What is asked =
a) Reproduce word for word the passage of the article on the 2025 Yukon Liberal Party leadership election between "The 2025 Yukon" and "was May 29.", inclusive.
b) Write the next part of the article on the 2025 Yukon Liberal Party leadership election, picking up right after its final sentence.

Extract provided =
● ● ●
2025 Yukon Liberal Party leadership election
| Candidate | Mike Pemberton | Doris Bill |
| Results | 442 (50.75%) | 429 (49.25%) |
| Leader before election Ranj Pillai | Leader after election Mike Pemberton |

= 2025 Yukon Liberal Party leadership election =

Canadian territorial party election

The 2025 Yukon Liberal Party leadership election was held on June 19 in Whitehorse. The election was called as a result of the party leader and premier Ranj Pillai's decision to announce his pending resignation on May 7. The party elected Mike Pemberton as its new leader, in a narrow margin.

==Background==
The deadline to submit a candidacy was May 29.

Party members could vote in person in Whitehorse or by proxy. The party uses a ranked preferential ballot (instant-runoff voting), but only two candidates entered the race, so there was no need for vote transfers or subsequent rounds of vote counting as happens sometimes under IRV.

To join the party, one must have been a Yukon resident and at least fourteen years of age. There was no minimum period one had to live in the territory to be eligible to vote, and Canadian citizenship was not a requirement. Following the results, runner-up Doris Bill accused winner Mike Pemberton of signing up recent immigrants to the territory as party members.
● ● ●
Available data =
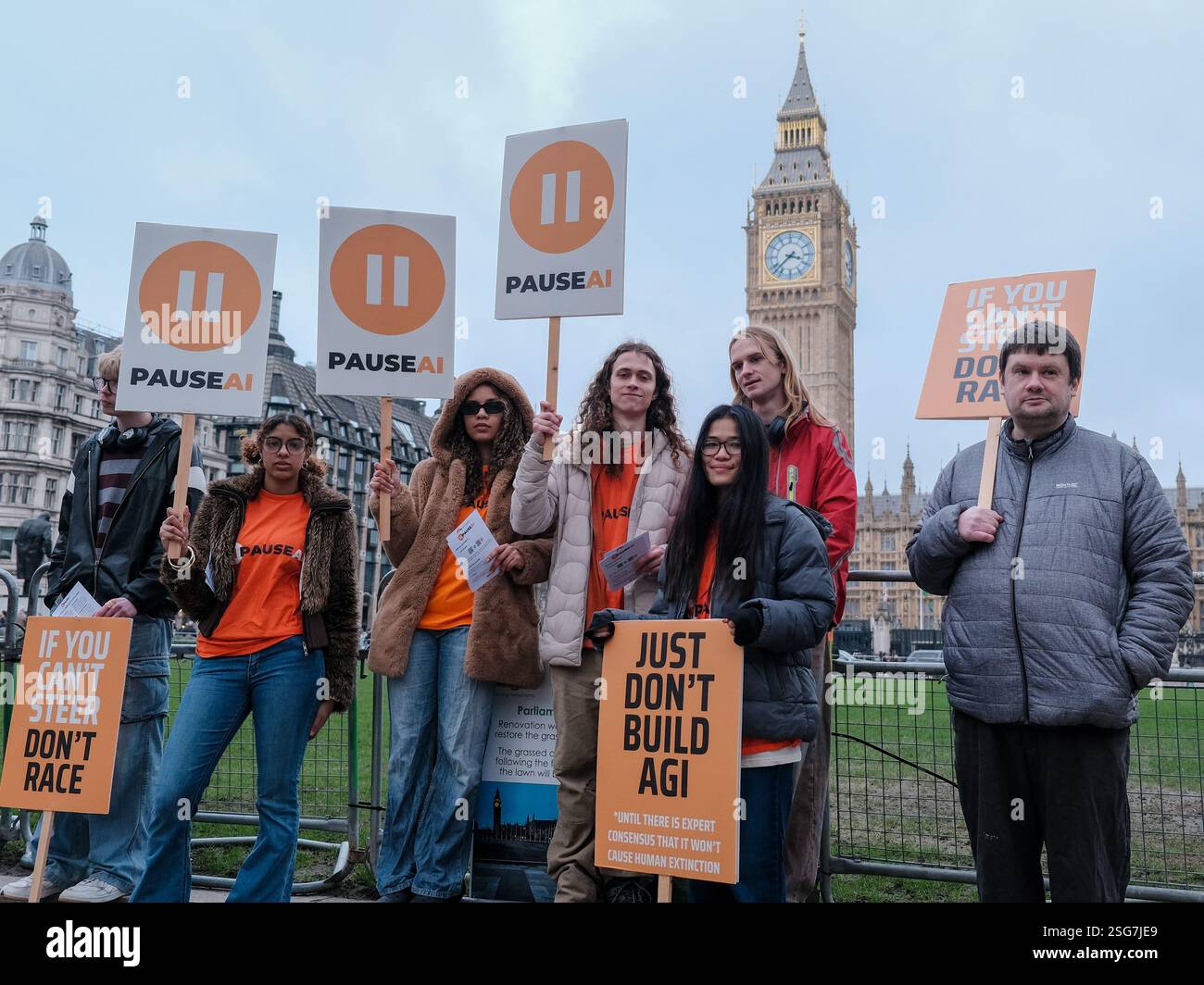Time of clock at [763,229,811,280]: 3:37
● ● ●
Answer set =
a)
The 2025 Yukon Liberal Party leadership election was held on June 19 in Whitehorse. The election was called as a result of the party leader and premier Ranj Pillai's decision to announce his pending resignation on May 7. The party elected Mike Pemberton as its new leader, in a narrow margin.

==Background==
The deadline to submit a candidacy was May 29.

b)
Mike Pemberton, as the new leader of the governing party of Yukon, became the territory's 11th premier. This was the Liberals' first contested leadership race since 2005, when Arthur Mitchell defeated former premier Pat Duncan. Outgoing leader Ranj Pillai and former leader Sandy Silver had both been acclaimed to the post.

==Candidates==
===Doris Bill===
Background: Former Kwanlin Dün First Nation chief.
Date announced: May 12, 2025
===Mike Pemberton===
Background: Businessman.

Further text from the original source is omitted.